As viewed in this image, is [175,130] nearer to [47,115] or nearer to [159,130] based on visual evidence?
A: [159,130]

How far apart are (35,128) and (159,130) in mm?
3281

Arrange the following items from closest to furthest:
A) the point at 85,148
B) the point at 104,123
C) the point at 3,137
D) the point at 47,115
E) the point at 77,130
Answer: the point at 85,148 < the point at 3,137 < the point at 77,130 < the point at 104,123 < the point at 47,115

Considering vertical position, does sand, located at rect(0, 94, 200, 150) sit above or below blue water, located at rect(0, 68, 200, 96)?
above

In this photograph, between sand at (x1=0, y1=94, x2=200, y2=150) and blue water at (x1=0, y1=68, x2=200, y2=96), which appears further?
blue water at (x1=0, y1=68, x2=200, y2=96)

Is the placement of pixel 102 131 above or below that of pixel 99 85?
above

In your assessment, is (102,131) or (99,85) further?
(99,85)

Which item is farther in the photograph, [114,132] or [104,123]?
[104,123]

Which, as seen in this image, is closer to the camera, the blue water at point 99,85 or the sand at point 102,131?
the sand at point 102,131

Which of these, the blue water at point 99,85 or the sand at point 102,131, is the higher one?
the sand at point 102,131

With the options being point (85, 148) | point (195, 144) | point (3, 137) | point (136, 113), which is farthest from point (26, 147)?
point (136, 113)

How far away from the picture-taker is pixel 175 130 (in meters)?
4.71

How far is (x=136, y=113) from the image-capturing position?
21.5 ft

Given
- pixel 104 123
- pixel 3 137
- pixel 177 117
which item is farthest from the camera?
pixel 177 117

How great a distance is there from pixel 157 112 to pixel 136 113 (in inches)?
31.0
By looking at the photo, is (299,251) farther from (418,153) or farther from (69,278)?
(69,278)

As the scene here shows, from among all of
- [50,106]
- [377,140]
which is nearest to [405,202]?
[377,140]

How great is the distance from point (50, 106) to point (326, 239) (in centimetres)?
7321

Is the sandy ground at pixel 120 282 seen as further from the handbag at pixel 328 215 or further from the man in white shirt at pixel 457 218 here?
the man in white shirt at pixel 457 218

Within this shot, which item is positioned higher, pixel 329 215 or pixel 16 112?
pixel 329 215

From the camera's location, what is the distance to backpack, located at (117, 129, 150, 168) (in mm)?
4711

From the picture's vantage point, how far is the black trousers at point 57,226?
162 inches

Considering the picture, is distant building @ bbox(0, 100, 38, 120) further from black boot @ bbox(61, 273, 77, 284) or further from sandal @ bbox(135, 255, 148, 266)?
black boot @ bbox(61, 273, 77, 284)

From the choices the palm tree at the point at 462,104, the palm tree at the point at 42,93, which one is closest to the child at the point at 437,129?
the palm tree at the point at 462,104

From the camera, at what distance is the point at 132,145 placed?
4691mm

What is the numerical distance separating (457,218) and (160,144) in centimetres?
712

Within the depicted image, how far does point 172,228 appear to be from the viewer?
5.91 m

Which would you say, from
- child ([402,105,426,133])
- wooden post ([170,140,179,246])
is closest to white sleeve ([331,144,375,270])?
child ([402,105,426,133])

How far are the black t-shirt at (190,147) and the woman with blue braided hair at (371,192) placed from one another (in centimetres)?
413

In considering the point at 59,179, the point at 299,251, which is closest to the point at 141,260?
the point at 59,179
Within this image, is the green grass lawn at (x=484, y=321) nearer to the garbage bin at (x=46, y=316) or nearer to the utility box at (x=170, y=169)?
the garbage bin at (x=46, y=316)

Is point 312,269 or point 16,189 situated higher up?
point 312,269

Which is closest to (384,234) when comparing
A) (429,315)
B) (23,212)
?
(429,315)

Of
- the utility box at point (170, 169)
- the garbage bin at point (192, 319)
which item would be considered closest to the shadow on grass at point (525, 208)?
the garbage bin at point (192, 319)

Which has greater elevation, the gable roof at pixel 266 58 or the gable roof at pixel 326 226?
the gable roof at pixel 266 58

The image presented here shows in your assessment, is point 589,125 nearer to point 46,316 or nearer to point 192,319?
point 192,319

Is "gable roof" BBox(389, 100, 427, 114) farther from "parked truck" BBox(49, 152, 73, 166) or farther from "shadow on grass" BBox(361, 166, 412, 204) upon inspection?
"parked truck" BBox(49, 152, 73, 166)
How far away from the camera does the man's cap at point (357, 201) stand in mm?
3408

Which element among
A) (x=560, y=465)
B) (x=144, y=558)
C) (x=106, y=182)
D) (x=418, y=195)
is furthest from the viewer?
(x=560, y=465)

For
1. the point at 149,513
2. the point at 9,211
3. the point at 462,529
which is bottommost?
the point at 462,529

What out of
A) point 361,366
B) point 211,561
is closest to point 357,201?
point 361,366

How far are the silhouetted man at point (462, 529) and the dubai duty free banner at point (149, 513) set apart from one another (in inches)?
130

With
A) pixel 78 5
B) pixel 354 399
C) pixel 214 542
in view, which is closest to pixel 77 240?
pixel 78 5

EXERCISE INSTRUCTIONS: Present all the entries above as a numbered list, leaving out the blank lines.

TASK RESPONSE:
1. As viewed in this image, is [175,130] nearer to [47,115] or nearer to [159,130] based on visual evidence?
2. A: [159,130]
3. How far apart are (35,128) and (159,130) in mm?
4. 3281
5. Arrange the following items from closest to furthest:
6. A) the point at 85,148
7. B) the point at 104,123
8. C) the point at 3,137
9. D) the point at 47,115
10. E) the point at 77,130
11. Answer: the point at 85,148 < the point at 3,137 < the point at 77,130 < the point at 104,123 < the point at 47,115
12. Considering vertical position, does sand, located at rect(0, 94, 200, 150) sit above or below blue water, located at rect(0, 68, 200, 96)?
13. above
14. In this photograph, between sand at (x1=0, y1=94, x2=200, y2=150) and blue water at (x1=0, y1=68, x2=200, y2=96), which appears further?
15. blue water at (x1=0, y1=68, x2=200, y2=96)
16. Is the placement of pixel 102 131 above or below that of pixel 99 85?
17. above
18. In your assessment, is (102,131) or (99,85) further?
19. (99,85)
20. Which item is farther in the photograph, [114,132] or [104,123]?
21. [104,123]
22. Which, as seen in this image, is closer to the camera, the blue water at point 99,85 or the sand at point 102,131?
23. the sand at point 102,131
24. Which of these, the blue water at point 99,85 or the sand at point 102,131, is the higher one?
25. the sand at point 102,131
26. With the options being point (85, 148) | point (195, 144) | point (3, 137) | point (136, 113), which is farthest from point (26, 147)?
27. point (136, 113)
28. How far away from the picture-taker is pixel 175 130 (in meters)?
29. 4.71
30. How far is (x=136, y=113) from the image-capturing position?
31. 21.5 ft
32. Given
33. - pixel 104 123
34. - pixel 3 137
35. - pixel 177 117
36. which item is farthest from the camera?
37. pixel 177 117
38. How great a distance is there from pixel 157 112 to pixel 136 113 (in inches)?
39. 31.0
40. By looking at the photo, is (299,251) farther from (418,153) or farther from (69,278)?
41. (69,278)
42. As the scene here shows, from among all of
43. - [50,106]
44. - [377,140]
45. which is nearest to [405,202]?
46. [377,140]
47. How great is the distance from point (50, 106) to point (326, 239) (in centimetres)?
48. 7321
49. Is the sandy ground at pixel 120 282 seen as further from the handbag at pixel 328 215 or further from the man in white shirt at pixel 457 218 here?
50. the man in white shirt at pixel 457 218
51. Within this shot, which item is positioned higher, pixel 329 215 or pixel 16 112?
52. pixel 329 215
53. From the camera's location, what is the distance to backpack, located at (117, 129, 150, 168) (in mm)?
54. 4711
55. From the picture's vantage point, how far is the black trousers at point 57,226?
56. 162 inches
57. Considering the picture, is distant building @ bbox(0, 100, 38, 120) further from black boot @ bbox(61, 273, 77, 284) or further from sandal @ bbox(135, 255, 148, 266)?
58. black boot @ bbox(61, 273, 77, 284)
59. From the choices the palm tree at the point at 462,104, the palm tree at the point at 42,93, which one is closest to the child at the point at 437,129?
60. the palm tree at the point at 462,104
61. From the camera, at what distance is the point at 132,145 placed?
62. 4691mm
63. What is the numerical distance separating (457,218) and (160,144) in centimetres?
64. 712
65. Within the depicted image, how far does point 172,228 appear to be from the viewer?
66. 5.91 m
67. Which would you say, from
68. - child ([402,105,426,133])
69. - wooden post ([170,140,179,246])
70. is closest to white sleeve ([331,144,375,270])?
71. child ([402,105,426,133])
72. How far are the black t-shirt at (190,147) and the woman with blue braided hair at (371,192) placed from one another (in centimetres)?
73. 413
74. In considering the point at 59,179, the point at 299,251, which is closest to the point at 141,260?
75. the point at 59,179
76. Within this image, is the green grass lawn at (x=484, y=321) nearer to the garbage bin at (x=46, y=316) or nearer to the utility box at (x=170, y=169)?
77. the garbage bin at (x=46, y=316)
78. Is point 312,269 or point 16,189 situated higher up?
79. point 312,269
80. Which is closest to (384,234) when comparing
81. A) (429,315)
82. B) (23,212)
83. ?
84. (429,315)
85. Of
86. - the utility box at point (170, 169)
87. - the garbage bin at point (192, 319)
88. which item would be considered closest to the shadow on grass at point (525, 208)?
89. the garbage bin at point (192, 319)
90. Which has greater elevation, the gable roof at pixel 266 58 or the gable roof at pixel 326 226?
91. the gable roof at pixel 266 58
92. The image presented here shows in your assessment, is point 589,125 nearer to point 46,316 or nearer to point 192,319?
93. point 192,319
94. Is "gable roof" BBox(389, 100, 427, 114) farther from "parked truck" BBox(49, 152, 73, 166) or farther from "shadow on grass" BBox(361, 166, 412, 204) upon inspection?
95. "parked truck" BBox(49, 152, 73, 166)
96. How far away from the camera does the man's cap at point (357, 201) stand in mm?
97. 3408
98. Which element among
99. A) (x=560, y=465)
100. B) (x=144, y=558)
101. C) (x=106, y=182)
102. D) (x=418, y=195)
103. is furthest from the viewer?
104. (x=560, y=465)
105. For
106. 1. the point at 149,513
107. 2. the point at 9,211
108. 3. the point at 462,529
109. which is bottommost?
110. the point at 462,529
111. What out of
112. A) point 361,366
113. B) point 211,561
114. is closest to point 357,201?
115. point 361,366
116. How far are the silhouetted man at point (462, 529) and the dubai duty free banner at point (149, 513) set apart from one another (in inches)?
117. 130
118. With
119. A) pixel 78 5
120. B) pixel 354 399
121. C) pixel 214 542
122. in view, which is closest to pixel 77 240?
123. pixel 78 5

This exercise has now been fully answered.